L’Aconservatoire, squat culturel solidaire menacé d’expulsion à Noisy-le-Sec

En juillet 2021, un collectif d’artistes pluridisciplinaires à majorité queers et racisé·e·s investissent l’ancien conservatoire de Noisy-le-Sec pour en faire un lieu de vie culturelle et sociale. Aujourd’hui, après un jugement le 25 novembre dernier et un premier avis d’expulsion, iels sont sommé·es de quitter les lieux avant le 9 avril prochain. Un énième événement qui témoigne du peu de considération des politiques pour les pratiques artistiques et culturelles sortant des sentiers battus. 

L’Aconservatoire est un endroit à part. Dans une maison d’architecte des années 50 de plusieurs étages organisé autour d’un jardin, une dizaine d’artistes occupent le bâtiment de l’ancien conservatoire de Noisy-le-Sec et y organisent des événements culturels : des expositions, des concerts, des performances, des instants de partage. Le collectif est constitué en association, L’Archipel Multiculturel Indépendant et Solidaire (AMIS). Tous les jeudis, iels se rendent à Rungis à 5 heures du matin afin de collecter les légumes invendus et de les distribuer aux habitant·es de la ville. « Plus de cinquante personnes reçoivent des paniers de fruits et légumes frais chaque semaine, parfois même du bio » m’explique Bazil, l’un des résident·es. Pourtant, plus d’un an et demi après leur installation, les occupant·es sont menacé·es d’expulsion et se trouvent en conflit avec la mairie. Comment en est-on arrivé là ?

Un site culturel convoité 

Lorsque les artistes arrivent dans les lieux en juillet 2021, iels préviennent directement le maire encarté PCF, Olivier Sarrabeyrouse. Car ce n’est pas la première fois qu’iels ont affaire à lui : avant l’Aconservatoire, l’équipe – d’une vingtaine de personnes alors – avait déjà occupé une ancienne usine de strass et paillettes pendant six mois à Noisy. Ce lieu s’appelait le S*. 

« À l’époque, nous avions déjà reçu la visite des équipes de la mairie avec qui nous avions dialogué à ce moment-là. Le courant est bien passé, ils ont aimé ce que nous faisions » raconte Hugo, résident de l’Aconservatoire. Alors quand iels se sont installé·es dans ce nouvel espace, Olivier Sarrabeyrouse explique : « Je n’étais pas réfractaire à ce qu’ils soient là mais nous n’avions pas les moyens juridiques et financiers de sécuriser le lieu et de légaliser leur présence ». Il y a une seconde ombre au tableau : le contentieux entre la mairie de Noisy et Mouloud Achour et Ladj Ly.

# [Votre objectif]
Recopiez tel quel le passage du texte sur l'Aconservatoire qui s'ouvre sur les mots « Un site culturel » et se clôt sur « lieu s’appelait le S*. ».

Entrées issues d'une source de données:
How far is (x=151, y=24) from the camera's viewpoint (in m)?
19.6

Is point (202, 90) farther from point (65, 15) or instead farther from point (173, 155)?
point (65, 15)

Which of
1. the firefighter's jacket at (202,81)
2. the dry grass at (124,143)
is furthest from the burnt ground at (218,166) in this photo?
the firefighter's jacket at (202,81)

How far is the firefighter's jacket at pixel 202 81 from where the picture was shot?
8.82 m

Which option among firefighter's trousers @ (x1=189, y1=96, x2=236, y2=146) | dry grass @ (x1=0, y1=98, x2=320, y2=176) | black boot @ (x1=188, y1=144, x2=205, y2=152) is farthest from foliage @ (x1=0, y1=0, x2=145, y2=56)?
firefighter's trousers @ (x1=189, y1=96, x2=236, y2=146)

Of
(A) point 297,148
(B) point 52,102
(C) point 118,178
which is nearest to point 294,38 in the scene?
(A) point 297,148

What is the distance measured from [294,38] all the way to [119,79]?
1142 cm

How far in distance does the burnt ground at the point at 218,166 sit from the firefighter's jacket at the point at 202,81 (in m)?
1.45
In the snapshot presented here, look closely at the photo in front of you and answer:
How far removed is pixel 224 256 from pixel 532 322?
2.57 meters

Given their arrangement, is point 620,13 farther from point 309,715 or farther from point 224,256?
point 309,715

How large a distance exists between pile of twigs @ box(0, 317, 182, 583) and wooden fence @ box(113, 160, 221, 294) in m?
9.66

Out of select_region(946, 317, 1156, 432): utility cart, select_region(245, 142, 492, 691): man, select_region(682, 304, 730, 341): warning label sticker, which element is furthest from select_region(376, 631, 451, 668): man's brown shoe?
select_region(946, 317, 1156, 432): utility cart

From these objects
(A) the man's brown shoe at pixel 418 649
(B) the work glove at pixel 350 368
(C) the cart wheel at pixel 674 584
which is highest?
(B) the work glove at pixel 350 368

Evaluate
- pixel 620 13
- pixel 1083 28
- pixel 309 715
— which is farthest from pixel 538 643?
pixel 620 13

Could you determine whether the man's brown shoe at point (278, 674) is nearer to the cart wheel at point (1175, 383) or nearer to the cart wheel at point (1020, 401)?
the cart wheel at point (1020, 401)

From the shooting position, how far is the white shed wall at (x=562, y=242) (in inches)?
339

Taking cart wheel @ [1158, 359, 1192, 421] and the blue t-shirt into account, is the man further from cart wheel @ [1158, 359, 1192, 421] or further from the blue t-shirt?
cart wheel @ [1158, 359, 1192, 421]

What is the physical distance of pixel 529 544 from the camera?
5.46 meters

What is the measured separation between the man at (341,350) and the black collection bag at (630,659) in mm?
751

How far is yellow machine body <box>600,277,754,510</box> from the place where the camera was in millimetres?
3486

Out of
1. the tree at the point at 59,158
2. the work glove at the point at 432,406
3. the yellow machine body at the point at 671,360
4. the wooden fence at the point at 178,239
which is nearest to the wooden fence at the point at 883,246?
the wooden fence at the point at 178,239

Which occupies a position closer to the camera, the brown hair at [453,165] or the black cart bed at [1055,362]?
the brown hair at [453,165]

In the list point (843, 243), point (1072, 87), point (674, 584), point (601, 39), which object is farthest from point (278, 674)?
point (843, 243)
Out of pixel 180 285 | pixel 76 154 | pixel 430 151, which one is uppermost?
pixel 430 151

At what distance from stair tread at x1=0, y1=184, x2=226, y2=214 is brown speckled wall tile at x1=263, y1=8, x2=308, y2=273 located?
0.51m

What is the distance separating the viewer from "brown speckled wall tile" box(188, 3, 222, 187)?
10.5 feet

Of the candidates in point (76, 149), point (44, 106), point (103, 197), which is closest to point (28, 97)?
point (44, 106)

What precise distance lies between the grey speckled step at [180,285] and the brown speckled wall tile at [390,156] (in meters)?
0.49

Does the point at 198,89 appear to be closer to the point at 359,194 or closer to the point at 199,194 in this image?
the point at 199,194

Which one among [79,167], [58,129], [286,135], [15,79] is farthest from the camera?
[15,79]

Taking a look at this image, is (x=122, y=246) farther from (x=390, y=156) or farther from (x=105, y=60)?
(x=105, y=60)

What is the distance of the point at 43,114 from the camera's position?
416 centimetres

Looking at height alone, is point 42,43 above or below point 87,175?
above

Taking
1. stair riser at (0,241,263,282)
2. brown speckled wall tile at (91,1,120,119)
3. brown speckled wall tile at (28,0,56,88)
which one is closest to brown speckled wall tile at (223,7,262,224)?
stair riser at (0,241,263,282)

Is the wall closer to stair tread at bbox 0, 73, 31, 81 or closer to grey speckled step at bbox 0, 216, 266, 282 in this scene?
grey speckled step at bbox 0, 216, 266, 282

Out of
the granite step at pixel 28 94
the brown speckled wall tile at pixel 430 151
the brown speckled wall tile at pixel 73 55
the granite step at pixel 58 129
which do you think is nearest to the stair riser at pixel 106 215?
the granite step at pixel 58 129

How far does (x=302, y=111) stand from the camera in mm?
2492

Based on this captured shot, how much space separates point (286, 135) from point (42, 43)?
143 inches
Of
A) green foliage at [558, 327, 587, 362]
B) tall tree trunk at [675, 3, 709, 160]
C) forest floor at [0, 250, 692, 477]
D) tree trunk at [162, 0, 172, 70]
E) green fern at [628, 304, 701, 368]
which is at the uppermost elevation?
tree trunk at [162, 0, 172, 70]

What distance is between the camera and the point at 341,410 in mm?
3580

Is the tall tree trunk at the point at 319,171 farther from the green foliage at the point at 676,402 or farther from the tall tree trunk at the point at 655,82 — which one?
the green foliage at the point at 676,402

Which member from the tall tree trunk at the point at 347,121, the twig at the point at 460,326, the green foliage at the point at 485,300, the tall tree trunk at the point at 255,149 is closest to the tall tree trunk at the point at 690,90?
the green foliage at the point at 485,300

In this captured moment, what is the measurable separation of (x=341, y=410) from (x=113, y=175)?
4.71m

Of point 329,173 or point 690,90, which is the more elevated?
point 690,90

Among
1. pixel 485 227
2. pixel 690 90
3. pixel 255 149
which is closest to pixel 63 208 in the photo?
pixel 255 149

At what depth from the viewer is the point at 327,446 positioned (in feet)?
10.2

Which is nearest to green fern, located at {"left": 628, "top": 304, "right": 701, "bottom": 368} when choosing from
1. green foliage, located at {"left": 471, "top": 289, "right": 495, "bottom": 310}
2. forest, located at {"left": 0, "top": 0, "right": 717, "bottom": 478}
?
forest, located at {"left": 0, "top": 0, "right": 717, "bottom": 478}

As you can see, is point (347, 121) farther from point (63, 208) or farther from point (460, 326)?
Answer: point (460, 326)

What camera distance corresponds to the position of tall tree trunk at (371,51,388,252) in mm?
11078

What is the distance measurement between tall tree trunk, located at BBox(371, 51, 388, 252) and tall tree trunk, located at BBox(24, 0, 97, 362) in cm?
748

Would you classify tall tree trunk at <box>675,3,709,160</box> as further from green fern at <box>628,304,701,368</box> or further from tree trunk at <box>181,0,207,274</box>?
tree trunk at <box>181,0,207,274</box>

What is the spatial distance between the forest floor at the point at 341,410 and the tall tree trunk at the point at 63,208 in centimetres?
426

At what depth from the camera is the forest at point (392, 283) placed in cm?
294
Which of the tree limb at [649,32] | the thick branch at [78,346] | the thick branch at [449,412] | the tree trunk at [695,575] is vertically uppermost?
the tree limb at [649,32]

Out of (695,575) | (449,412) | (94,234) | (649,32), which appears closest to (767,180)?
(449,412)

# [Corrigé de l'exercice]
Un site culturel convoité 

Lorsque les artistes arrivent dans les lieux en juillet 2021, iels préviennent directement le maire encarté PCF, Olivier Sarrabeyrouse. Car ce n’est pas la première fois qu’iels ont affaire à lui : avant l’Aconservatoire, l’équipe – d’une vingtaine de personnes alors – avait déjà occupé une ancienne usine de strass et paillettes pendant six mois à Noisy. Ce lieu s’appelait le S*.